Thanks for looking in on The Escape Line. This is the first
of my weekly posts. I hope it will become a good place to share all things
writing and talk about escape and evasion and other aspects of World War
2.
If you’re still reading this, I guess you’ve got under the
barbed wire or are out of the tunnel. Maybe you’ve not been captured and are on
the run, holed up in some safe house or following a Partisan guide through the
streets or across country.
As a writer you will already have experienced fear, self
doubts, highs and lows of morale, false hopes and disappointments.
Above all, you will have kept going, sometimes with the help
of others and always deep down with that intrinsic spirit of survival and
desire to reach your goal against the odds. Readers and researchers of escape
and evasion will relate equally to this raft of emotions. However, it is a
comparison that sits at the bottom end of the scale to those who actually
experienced the real event. No one can fully imagine what it must have been
like to be a serviceman on the run in occupied territory, but the emotions when
placed in their own theatres do share the same common ground. As writers and
readers there is so much that we can draw from them.
The terms escape and evasion run together, but there are
distinct differences:
An Escaper has managed to escape from
‘secure enemy custody’. This could be a prison, a prisoner of war camp, under
guard on a train, or on the ground.
An Evader has not been captured and is
still on the run. Initially they may have some of their own kit and equipment,
but like the escaper, they must stay undetected, outsmart the enemy and stay
free from capture.
The goal of both escapers and evaders remains to reach
friendly territory and ultimately return to their unit or squadron etc.
Servicemen who did make it back to home territory usually
referred to their journey as an escape, rather than evasion, whether they had
been in enemy hands at any time or not. For writers of fiction or literary
docudrama this is a convenient use of blanket terminology, because ‘escape’

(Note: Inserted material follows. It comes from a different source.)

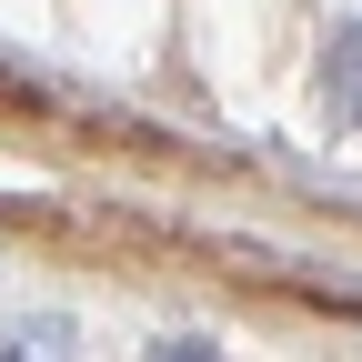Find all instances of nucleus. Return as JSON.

instantly sounds the sharper and more identifiable word and will be often used
in future posts.
I have been asked if this blog is an on line journal, or a
forum to express thoughts and whether it is intended to educate or be used as a
portfolio? Escapers rarely knew what was around the next corner as they were
working from a rough map or compass and were kept in the dark by their helpers for
security purposes. Let’s go and find out.